I started working at APX in December of 2012. I had just graduated from RIT two quarters early, and was excited about coming back into the NOVA area in order to be a) working full-time at a "real" job - not just an internship - and b) back around family and friends. Originally working on an engineering contract that we had for the DoD, I eventually transitioned over to handle all internal IT services for the company and juggled half a dozen other items that really didn't fit with any one role.

Over the two-plus years that I have been at APX I have met and worked with a number of incredibly-talented engineers who have immense amounts of knowledge relating to what they do and are motivated to explore technology to further our collective knowledge. We have worked stressful, long hours, and played just as hard. Many friendships have been created and hopefully will be sustained long into the future. It has been a privilege working around such individuals and I hope that some of their enthusiasm and drive has rubbed off on me and will help me in the future as I progress through life. I hope to keep in touch with everyone as I am neither moving out of the area nor straying from technology as my day job.

The transition from one position to the next will be a significant change for me, but hopefully career-wise it will be for the best. I will be moving from general IT support for APX to doing Linux systems engineering for Berico.
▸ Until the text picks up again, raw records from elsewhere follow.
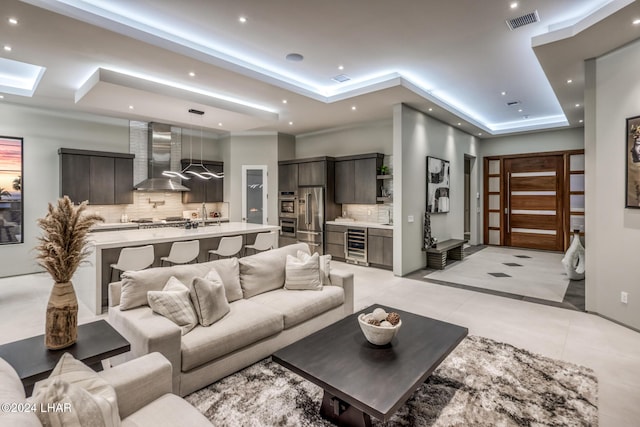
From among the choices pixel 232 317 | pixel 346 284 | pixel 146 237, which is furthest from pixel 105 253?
pixel 346 284

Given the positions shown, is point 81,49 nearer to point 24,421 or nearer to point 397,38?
point 397,38

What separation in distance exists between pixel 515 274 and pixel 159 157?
7790 mm

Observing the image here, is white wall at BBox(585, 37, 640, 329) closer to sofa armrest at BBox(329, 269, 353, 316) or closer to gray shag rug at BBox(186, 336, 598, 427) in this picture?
gray shag rug at BBox(186, 336, 598, 427)

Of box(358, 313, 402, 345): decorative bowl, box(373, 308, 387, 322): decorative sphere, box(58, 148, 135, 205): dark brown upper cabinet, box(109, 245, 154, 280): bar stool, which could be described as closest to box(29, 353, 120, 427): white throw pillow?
box(358, 313, 402, 345): decorative bowl

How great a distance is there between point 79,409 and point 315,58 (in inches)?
175

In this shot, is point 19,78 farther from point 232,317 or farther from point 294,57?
point 232,317

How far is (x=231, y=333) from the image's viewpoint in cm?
255

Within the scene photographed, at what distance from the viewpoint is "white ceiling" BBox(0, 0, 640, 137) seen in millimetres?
3307

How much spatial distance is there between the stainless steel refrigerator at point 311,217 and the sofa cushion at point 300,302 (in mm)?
3975

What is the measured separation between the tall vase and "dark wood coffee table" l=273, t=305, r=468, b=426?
125cm

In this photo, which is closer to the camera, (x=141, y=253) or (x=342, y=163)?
(x=141, y=253)

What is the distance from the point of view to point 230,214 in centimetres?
866

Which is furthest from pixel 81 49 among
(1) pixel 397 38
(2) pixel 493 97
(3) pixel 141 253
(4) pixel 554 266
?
(4) pixel 554 266

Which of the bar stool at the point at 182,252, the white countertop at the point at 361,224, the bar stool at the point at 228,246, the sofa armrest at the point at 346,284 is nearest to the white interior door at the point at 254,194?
the white countertop at the point at 361,224
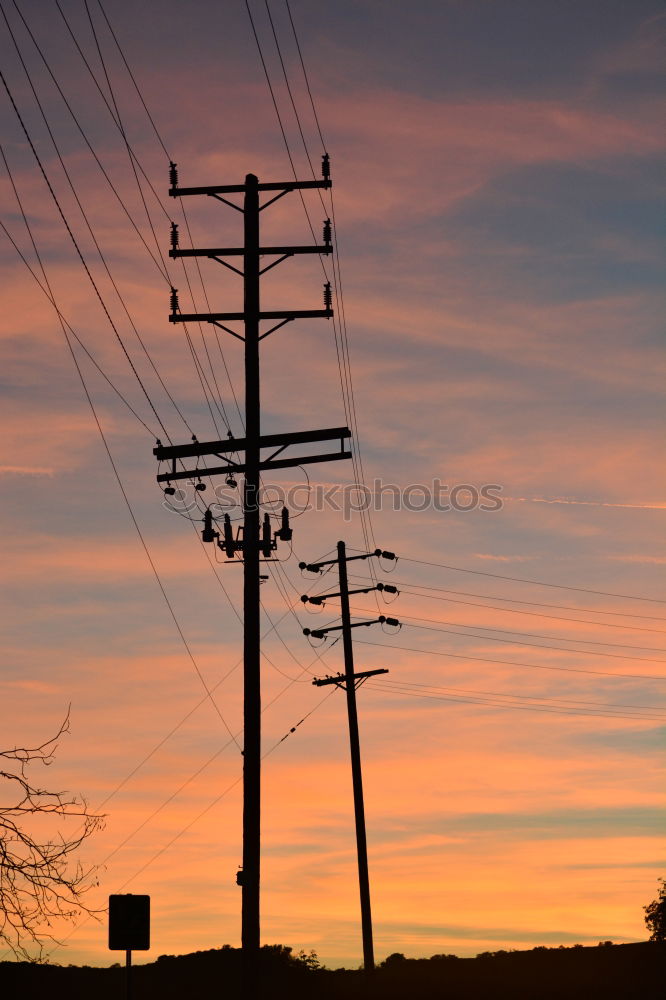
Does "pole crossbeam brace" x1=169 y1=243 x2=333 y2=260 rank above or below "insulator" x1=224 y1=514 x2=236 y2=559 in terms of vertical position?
above

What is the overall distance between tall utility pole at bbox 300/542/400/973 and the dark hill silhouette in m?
1.46

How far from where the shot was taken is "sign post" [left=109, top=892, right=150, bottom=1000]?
65.2 feet

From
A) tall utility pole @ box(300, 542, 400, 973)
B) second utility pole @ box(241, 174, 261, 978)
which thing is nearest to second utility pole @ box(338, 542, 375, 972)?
tall utility pole @ box(300, 542, 400, 973)

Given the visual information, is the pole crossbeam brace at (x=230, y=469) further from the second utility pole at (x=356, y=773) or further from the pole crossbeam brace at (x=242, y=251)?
the second utility pole at (x=356, y=773)

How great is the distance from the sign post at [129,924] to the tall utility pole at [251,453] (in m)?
2.83

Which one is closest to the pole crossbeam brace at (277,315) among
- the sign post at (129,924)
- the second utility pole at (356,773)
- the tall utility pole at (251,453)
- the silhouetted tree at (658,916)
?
the tall utility pole at (251,453)

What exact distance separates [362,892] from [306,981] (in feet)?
10.1

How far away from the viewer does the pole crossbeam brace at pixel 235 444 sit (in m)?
25.6

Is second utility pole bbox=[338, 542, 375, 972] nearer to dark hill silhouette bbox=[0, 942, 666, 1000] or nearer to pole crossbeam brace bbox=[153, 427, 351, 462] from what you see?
dark hill silhouette bbox=[0, 942, 666, 1000]

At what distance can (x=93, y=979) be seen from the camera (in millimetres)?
37750

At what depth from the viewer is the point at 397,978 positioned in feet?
113

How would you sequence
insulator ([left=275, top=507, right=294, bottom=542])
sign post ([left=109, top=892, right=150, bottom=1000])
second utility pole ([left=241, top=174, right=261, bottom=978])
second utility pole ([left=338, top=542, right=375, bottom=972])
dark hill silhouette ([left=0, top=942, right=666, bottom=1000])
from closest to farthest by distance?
1. sign post ([left=109, top=892, right=150, bottom=1000])
2. second utility pole ([left=241, top=174, right=261, bottom=978])
3. insulator ([left=275, top=507, right=294, bottom=542])
4. dark hill silhouette ([left=0, top=942, right=666, bottom=1000])
5. second utility pole ([left=338, top=542, right=375, bottom=972])

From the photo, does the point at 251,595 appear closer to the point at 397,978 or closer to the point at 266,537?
the point at 266,537

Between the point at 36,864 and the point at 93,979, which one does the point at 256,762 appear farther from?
the point at 93,979
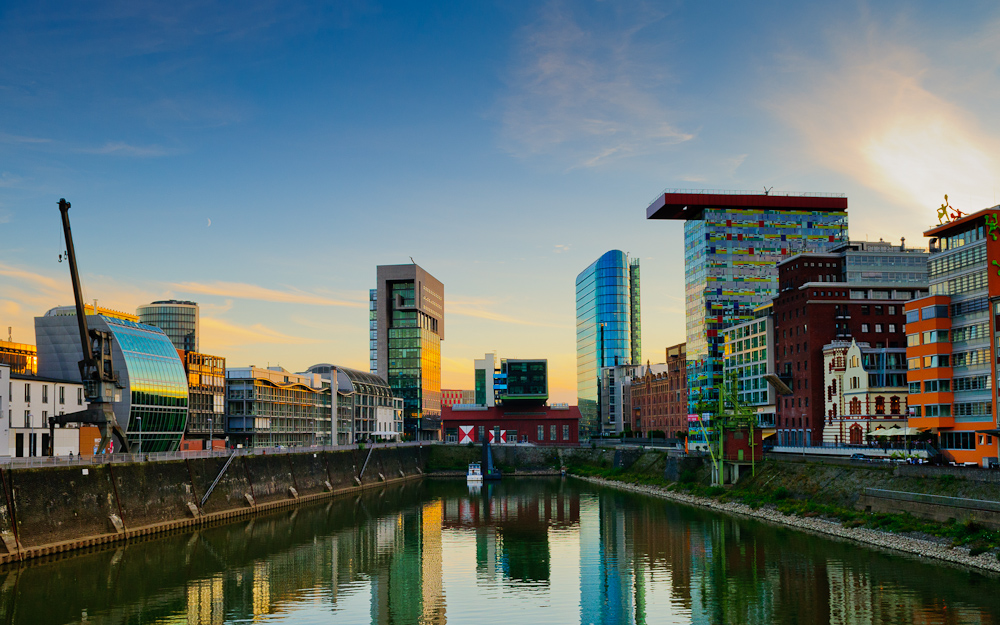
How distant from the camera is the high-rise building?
7525 inches

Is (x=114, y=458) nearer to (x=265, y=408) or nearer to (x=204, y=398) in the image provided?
(x=204, y=398)

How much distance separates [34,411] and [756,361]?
360 ft

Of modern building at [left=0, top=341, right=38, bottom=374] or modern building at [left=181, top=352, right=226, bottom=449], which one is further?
modern building at [left=0, top=341, right=38, bottom=374]

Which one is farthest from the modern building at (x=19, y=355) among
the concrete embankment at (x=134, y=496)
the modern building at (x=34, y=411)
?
the concrete embankment at (x=134, y=496)

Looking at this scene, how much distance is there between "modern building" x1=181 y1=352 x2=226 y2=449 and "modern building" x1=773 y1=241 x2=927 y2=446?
97.5 metres

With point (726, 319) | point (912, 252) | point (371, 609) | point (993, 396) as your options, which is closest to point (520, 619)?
point (371, 609)

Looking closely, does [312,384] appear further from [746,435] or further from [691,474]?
[746,435]

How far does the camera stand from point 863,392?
113000mm

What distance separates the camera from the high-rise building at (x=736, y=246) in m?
191

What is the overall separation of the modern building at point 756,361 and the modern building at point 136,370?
89.7 m

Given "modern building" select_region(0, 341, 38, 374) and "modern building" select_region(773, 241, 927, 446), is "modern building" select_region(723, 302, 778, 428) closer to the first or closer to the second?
"modern building" select_region(773, 241, 927, 446)

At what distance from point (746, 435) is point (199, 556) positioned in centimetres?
6860

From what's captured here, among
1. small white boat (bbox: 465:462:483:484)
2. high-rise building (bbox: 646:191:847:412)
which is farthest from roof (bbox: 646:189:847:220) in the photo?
small white boat (bbox: 465:462:483:484)

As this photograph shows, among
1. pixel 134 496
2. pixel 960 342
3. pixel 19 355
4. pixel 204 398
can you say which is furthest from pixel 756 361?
pixel 19 355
This work, focused around both company infrastructure and some contracts, should allow me to be able to experiment and develop my automation and virtualization skills by working with new techologies on the market and applying those to real situations. Whether I am able to utilize anything from oVirt to OpenStack or Ansible to Chef, I hope I will be able to learn and develop higher-level administration/engineering ideas that I will be able to leverage later on and throughout my career.

While transitioning from one thing to another is always hard, the future looks bright. A new opportunity awaits me to do work for others and to better myself holistically. I have nothing but the utmost respect for everyone at APX, and I wish them and the company all the best wishes for future endeavors. Much work has been done, but there is even more still left to do!